Working with watsonx.ai Jupyter Notebook

watsonx.data integrates with watsonx.ai to allow a web-based working experience with Jupyter Notebook. You can use the watsonx.ai interface to build your own code in the Jupyter Notebook, and run it by using watsonx.data Spark as the runtime environment.

Applies to :

Spark engine

Apache Gluten accelerated Spark engine

For more information, see Notebooks and scripts (Watson Studio).

Before you begin

Install watsonx.ai on your system and create a watsonx.ai project. For information, see Creating a project.

Required permissions
To work with watsonx.ai Jupyter Notebook, you must have User role to Project or User role to engine.

Running Jupyter Notebook by using native Spark Engine

To run the Jupyter Notebook on your watsonx.data spark engine, do the following:
  1. Create watsonx.ai project
    To create a watsonx.ai project, see Creating a project.
  2. Create a Spark engine environment
    To run a Jupyter Notebook, you must create a runtime environment template.
    To do that, access the watsonx. ai project from the UI. Go toManage tab.
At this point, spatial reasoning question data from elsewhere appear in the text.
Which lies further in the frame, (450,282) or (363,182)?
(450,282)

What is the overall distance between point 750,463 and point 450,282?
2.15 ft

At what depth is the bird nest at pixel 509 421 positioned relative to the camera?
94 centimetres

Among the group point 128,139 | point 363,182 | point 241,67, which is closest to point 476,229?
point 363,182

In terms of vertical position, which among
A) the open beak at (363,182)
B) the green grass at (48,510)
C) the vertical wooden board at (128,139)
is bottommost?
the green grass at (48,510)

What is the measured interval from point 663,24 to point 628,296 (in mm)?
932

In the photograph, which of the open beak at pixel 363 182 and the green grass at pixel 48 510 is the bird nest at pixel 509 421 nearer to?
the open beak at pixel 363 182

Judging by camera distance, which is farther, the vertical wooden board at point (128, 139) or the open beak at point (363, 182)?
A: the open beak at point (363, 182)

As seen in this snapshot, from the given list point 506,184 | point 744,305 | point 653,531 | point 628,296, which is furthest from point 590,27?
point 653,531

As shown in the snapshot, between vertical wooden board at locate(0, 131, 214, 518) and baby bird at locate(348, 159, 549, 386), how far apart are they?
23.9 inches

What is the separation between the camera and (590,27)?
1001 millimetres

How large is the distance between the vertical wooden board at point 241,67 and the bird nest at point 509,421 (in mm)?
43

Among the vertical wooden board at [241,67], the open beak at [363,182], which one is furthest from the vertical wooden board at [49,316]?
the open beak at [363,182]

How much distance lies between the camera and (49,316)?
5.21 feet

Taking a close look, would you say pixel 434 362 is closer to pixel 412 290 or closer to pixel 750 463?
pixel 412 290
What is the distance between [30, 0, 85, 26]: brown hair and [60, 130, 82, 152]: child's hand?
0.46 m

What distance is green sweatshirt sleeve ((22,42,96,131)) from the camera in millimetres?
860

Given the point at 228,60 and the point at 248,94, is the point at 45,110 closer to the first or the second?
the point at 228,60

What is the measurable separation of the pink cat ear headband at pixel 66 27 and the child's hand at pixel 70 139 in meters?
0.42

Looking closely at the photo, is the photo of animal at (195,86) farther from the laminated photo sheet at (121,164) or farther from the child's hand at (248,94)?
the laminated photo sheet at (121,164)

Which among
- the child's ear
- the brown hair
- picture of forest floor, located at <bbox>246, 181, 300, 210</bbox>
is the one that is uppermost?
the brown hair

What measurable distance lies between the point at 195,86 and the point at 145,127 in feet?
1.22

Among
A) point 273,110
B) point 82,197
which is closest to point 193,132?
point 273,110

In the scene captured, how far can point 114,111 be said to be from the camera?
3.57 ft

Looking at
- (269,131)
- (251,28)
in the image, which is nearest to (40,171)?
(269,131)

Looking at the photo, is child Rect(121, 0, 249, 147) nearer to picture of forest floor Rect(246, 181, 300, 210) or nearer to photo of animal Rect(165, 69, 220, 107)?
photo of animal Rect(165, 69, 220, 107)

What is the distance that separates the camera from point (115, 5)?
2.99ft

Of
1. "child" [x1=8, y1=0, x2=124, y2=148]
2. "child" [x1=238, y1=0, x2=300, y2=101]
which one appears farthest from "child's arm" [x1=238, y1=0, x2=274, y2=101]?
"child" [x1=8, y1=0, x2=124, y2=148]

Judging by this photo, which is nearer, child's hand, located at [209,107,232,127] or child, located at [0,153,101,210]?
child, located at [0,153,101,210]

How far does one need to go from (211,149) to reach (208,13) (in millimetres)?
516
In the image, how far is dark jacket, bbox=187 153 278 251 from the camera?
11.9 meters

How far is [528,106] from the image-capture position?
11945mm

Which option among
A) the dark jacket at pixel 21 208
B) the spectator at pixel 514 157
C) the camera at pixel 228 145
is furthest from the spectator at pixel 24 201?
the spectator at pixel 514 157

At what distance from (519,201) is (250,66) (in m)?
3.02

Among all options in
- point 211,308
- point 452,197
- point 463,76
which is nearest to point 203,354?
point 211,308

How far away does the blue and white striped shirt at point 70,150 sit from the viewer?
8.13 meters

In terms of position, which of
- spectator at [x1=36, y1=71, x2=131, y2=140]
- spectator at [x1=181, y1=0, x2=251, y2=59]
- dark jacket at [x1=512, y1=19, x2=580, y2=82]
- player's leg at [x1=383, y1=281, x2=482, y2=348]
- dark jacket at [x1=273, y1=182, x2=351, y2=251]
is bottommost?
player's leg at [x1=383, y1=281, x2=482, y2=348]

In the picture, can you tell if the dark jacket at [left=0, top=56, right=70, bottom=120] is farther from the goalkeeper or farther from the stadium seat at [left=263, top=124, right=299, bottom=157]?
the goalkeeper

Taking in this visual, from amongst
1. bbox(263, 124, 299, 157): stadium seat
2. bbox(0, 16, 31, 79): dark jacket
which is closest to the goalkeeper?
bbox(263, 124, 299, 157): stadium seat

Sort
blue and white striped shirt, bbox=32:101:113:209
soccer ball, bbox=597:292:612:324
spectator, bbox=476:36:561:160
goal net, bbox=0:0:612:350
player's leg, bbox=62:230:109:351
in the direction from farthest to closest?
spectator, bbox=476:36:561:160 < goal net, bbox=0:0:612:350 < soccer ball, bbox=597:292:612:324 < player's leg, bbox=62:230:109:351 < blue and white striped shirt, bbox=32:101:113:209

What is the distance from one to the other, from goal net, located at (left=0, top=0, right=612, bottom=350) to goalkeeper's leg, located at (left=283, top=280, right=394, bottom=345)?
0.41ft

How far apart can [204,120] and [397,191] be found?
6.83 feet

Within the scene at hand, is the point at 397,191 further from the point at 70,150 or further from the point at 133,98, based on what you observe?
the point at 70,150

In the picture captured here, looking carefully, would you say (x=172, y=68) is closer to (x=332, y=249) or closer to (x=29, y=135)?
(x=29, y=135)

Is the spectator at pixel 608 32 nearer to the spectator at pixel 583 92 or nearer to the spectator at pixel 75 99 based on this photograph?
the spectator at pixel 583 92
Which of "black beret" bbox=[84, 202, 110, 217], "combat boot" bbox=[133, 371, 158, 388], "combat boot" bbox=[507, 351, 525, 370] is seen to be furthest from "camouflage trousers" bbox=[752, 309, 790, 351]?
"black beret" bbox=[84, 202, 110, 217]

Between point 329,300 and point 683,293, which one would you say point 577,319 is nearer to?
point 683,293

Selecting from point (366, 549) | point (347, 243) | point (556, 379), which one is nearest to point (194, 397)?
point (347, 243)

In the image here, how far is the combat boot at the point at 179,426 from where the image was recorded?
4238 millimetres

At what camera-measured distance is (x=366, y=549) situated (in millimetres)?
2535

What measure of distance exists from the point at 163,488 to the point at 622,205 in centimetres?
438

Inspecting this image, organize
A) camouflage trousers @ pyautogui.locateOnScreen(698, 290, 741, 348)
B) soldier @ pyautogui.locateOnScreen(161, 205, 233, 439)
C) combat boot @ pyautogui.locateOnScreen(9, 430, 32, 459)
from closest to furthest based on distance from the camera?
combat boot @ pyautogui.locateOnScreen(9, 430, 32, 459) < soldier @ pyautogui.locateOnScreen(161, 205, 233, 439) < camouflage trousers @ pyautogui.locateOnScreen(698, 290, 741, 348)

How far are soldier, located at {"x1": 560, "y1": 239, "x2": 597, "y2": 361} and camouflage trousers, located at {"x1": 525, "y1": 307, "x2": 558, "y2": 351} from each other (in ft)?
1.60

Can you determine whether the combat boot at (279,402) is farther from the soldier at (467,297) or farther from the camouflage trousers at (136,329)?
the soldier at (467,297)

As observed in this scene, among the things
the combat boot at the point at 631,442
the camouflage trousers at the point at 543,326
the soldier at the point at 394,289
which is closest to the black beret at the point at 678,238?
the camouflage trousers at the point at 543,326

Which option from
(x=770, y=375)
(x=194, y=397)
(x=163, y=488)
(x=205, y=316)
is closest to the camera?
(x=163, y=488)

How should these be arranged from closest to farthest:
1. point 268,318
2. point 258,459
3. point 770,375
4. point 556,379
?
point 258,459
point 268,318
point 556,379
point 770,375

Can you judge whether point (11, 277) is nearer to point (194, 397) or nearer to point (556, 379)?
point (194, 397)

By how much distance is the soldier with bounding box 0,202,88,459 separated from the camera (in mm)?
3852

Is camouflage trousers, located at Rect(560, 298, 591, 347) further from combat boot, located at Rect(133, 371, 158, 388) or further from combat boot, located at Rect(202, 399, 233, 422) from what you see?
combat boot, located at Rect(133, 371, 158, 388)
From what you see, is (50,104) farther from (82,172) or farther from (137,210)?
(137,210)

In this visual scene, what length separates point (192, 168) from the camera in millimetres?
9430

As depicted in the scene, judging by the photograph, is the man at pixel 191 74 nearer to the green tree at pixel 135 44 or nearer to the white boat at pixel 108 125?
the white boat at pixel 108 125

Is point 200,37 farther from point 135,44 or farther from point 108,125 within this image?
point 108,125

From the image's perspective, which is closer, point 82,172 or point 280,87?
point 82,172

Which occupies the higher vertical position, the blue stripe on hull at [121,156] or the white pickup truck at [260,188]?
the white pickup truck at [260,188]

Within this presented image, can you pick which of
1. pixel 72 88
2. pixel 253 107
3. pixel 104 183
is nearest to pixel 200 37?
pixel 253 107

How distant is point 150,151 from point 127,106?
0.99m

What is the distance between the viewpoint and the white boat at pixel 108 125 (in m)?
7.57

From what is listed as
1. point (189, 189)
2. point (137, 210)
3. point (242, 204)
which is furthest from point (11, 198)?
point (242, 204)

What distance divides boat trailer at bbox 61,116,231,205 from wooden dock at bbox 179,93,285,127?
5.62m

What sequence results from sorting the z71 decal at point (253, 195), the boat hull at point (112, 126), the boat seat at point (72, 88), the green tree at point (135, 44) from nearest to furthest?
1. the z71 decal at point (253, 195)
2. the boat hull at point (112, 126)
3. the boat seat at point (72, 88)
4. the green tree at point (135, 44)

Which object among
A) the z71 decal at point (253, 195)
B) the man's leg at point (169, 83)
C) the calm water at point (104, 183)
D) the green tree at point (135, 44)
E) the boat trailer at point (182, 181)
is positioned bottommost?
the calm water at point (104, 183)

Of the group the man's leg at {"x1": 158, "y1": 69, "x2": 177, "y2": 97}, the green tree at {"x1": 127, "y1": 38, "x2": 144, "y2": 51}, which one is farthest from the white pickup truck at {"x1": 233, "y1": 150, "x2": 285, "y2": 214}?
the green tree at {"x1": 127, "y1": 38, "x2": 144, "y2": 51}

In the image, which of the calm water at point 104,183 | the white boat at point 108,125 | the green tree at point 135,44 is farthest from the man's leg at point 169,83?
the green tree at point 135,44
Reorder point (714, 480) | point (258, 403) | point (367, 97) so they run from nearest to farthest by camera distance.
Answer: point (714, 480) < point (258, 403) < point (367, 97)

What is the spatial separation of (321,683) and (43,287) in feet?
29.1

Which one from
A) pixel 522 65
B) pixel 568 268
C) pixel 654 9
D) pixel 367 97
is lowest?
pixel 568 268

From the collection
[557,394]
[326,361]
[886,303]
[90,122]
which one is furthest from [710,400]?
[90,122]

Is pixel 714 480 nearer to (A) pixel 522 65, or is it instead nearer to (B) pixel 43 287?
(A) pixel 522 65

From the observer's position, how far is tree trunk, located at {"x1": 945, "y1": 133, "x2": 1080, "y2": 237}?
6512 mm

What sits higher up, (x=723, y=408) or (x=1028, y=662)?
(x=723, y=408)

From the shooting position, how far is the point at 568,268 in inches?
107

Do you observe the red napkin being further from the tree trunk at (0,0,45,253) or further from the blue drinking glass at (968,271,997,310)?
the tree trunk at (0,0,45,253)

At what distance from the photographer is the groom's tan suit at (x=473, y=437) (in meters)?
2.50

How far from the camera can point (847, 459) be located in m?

Create a template.
    For more information about creating environment templates, see Creating environment templates..
    While creating the template, select Type as Spark and from the Spark engine list, select the native Spark engine that you provisioned in the watsonx.data instance.
  3. Create a Jupyter Notebook asset and access it from the Jupyter Notebook editor tool
    To create a notebook file in the notebook editor, see Creating a notebook file in the notebook editor.
    When you create the notebook, specify the runtime environment to be considered for the watsonx.data spark engine.
    The notebook opens in edit mode. You can start working on it. For more information, see Creating a notebook file in the notebook editor.

Accessing the watsonx.data catalog

Run the notebook to access the watsonx.data catalog
Add the following code snippet in the notebook cell and run it. The code snippet includes configurations that are required to connect to the associated watsonx.data catalog.
conf=spark.sparkContext.getConf()
spark.stop()

from pyspark.sql import SparkSession
from pyspark.sql.functions import col, to_utc_timestamp
import base64,getpass

wxd_username=getpass.getpass("Please enter your username with hms access:").strip() #Prompt for username
wxd_hms_username="ibmlhapikey_"+wxd_username
wxd_hms_password=getpass.getpass("Please enter your api key with hms access:").strip() #Prompt for api key
string_to_encode=wxd_username+":"+wxd_hms_password
wxd_encoded_apikey="ZenApiKey "+base64.b64encode(string_to_encode.encode("utf-8")).decode("utf-8")

conf.setAll([("spark.hive.metastore.client.plain.username", wxd_hms_username), \
    ("spark.hive.metastore.client.plain.password", wxd_hms_password), \
    ('spark.hadoop.hive.wxd.user.name', wxd_username), \
    ("spark.hadoop.wxd.apikey", wxd_encoded_apikey)
])

spark = SparkSession.builder.config(conf=conf).enableHiveSupport().getOrCreate()
When you run the code snippet. It prompts for the username and password. Username is the username whose api key is used to access the data bucket. Note: You must have `Metastore Admin` access on Hive Metastore. For more information, see Managing access to the Metadata Service (MDS). The Zen API Key here is the API key of the user accessing the Object store bucket. To generate API key, log in into the watsonx.data console and navigate to Profile > Profile and Settings > API Keys and generate a new API key.
Note: You can add more code snippets based on your use case and continue. For more information, see Creating a notebook file in the notebook editor.